Doctors in NJ adjust to new reality of battling coronavirus
NEW JERSEY - The front line in the war against the coronavirus is unmistakably drawn right in our local hospitals.
And for doctors in Bergen County, New Jersey, one of the hotspots, it's meant instant adaptation to save lives, says Dr. Stephen Brunquell, President of the Englewood Health Physican Network.
"I think it's fair to say that everything has changed," said Brunnquell. "The Hospital doesn't look the same, we're all doing different jobs, our day-to-day routines are completely different. I don't think anything was the same as it was a month ago."
As the virus spread endangering and claiming many lives and the sick flooded the emergency department, Dr Brunquell says Englewood Hospital had to quickly expand to fill the need. They added beds wherever they could, tripling the number in the ICU. They quadrupled their number of ventilators to 40. Elective surgeries were suspended and those doctors and nurses put on COVID-19 duty.
"Medical professionals or not, no one has ever seen anything like this, no one has ever experienced or witnessed something like this, and clearly there was no lecture in medical school that taught you how to operate a hospital during a pandemic," he said.
Dr.

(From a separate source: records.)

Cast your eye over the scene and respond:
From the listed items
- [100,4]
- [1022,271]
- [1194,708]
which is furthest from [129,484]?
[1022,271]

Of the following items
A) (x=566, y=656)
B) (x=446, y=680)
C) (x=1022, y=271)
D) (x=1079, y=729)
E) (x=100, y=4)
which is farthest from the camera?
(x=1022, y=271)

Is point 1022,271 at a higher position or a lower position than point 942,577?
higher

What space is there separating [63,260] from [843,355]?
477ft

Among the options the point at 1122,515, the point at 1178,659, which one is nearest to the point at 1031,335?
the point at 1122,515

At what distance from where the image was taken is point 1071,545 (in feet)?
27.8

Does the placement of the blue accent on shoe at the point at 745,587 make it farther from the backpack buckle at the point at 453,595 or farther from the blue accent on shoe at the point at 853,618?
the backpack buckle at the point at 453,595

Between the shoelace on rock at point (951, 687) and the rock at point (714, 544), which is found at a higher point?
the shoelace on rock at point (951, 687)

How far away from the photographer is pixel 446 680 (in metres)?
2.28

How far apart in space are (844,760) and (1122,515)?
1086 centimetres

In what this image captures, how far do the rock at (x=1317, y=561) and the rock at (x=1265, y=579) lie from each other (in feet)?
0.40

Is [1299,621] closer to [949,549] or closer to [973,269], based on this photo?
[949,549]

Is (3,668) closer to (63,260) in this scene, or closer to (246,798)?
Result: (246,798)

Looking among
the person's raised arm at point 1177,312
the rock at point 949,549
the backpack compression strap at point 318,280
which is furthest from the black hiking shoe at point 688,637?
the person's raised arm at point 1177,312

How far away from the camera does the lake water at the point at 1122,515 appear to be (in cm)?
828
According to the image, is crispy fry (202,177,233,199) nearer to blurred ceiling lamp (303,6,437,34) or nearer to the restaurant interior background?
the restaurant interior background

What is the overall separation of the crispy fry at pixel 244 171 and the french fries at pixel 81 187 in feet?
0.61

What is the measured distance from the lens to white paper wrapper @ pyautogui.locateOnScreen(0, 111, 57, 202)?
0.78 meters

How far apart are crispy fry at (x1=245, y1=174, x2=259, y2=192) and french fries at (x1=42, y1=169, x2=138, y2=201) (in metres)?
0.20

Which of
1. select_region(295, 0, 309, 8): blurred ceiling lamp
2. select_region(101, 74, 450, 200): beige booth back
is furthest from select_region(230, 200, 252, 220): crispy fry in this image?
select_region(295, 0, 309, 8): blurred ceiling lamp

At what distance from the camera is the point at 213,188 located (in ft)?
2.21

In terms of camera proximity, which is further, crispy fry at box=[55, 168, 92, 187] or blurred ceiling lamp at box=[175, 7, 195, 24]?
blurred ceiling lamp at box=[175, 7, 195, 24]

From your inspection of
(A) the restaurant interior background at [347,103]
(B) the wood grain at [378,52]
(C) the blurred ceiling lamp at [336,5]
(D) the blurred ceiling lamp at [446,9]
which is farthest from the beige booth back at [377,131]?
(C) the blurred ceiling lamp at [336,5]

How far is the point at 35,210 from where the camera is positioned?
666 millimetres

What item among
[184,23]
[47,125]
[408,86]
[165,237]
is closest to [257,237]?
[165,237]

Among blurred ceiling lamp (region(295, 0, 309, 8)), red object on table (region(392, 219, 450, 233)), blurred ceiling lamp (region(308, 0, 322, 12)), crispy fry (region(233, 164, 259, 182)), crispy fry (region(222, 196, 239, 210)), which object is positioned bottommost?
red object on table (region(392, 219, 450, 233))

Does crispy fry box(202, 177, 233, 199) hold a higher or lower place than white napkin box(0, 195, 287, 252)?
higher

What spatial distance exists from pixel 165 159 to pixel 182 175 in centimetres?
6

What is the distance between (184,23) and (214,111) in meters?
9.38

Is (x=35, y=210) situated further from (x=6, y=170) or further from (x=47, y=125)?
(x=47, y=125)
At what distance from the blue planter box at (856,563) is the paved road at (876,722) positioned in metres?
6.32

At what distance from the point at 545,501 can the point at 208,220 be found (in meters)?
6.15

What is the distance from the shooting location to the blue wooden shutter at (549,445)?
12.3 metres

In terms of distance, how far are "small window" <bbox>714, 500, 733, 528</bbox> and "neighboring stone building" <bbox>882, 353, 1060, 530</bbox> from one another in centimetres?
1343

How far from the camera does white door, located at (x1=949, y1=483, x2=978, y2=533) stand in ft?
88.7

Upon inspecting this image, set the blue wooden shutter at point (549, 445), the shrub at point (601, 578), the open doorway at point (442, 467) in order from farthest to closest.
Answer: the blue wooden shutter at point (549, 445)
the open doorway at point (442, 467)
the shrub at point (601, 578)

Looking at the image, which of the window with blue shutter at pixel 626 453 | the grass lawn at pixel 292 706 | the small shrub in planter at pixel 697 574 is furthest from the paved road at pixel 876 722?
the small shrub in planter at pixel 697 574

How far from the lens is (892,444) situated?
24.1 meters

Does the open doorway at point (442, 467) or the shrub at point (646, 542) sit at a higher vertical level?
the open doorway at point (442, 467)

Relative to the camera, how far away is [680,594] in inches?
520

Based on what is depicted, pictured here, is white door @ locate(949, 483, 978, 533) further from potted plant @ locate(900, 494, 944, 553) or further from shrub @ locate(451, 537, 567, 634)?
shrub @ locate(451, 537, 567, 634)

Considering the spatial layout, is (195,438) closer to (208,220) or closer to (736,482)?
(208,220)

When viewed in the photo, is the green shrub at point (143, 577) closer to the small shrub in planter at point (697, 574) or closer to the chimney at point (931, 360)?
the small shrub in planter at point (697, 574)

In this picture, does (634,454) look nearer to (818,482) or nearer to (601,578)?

Brunnquell says they currently are treating just over 200 covid-19 patients. In the beginning as the case load exploded, they had to devise effective treatments for a disease that has been around for less than 6 months, with little clinical research. He says the first wave they treated were many people with serious medical conditions, but now they're getting more essential services workers who were relatively healthy. There is constant communication and reassessment among their medical team.
"We change our plans sometimes on a daily basis not because we're flip flopping, not because we don't know what to do," he said. "It's because the ground is shifting under your feet, and you have to be nimble, you have to respond because this thing changes almost every day."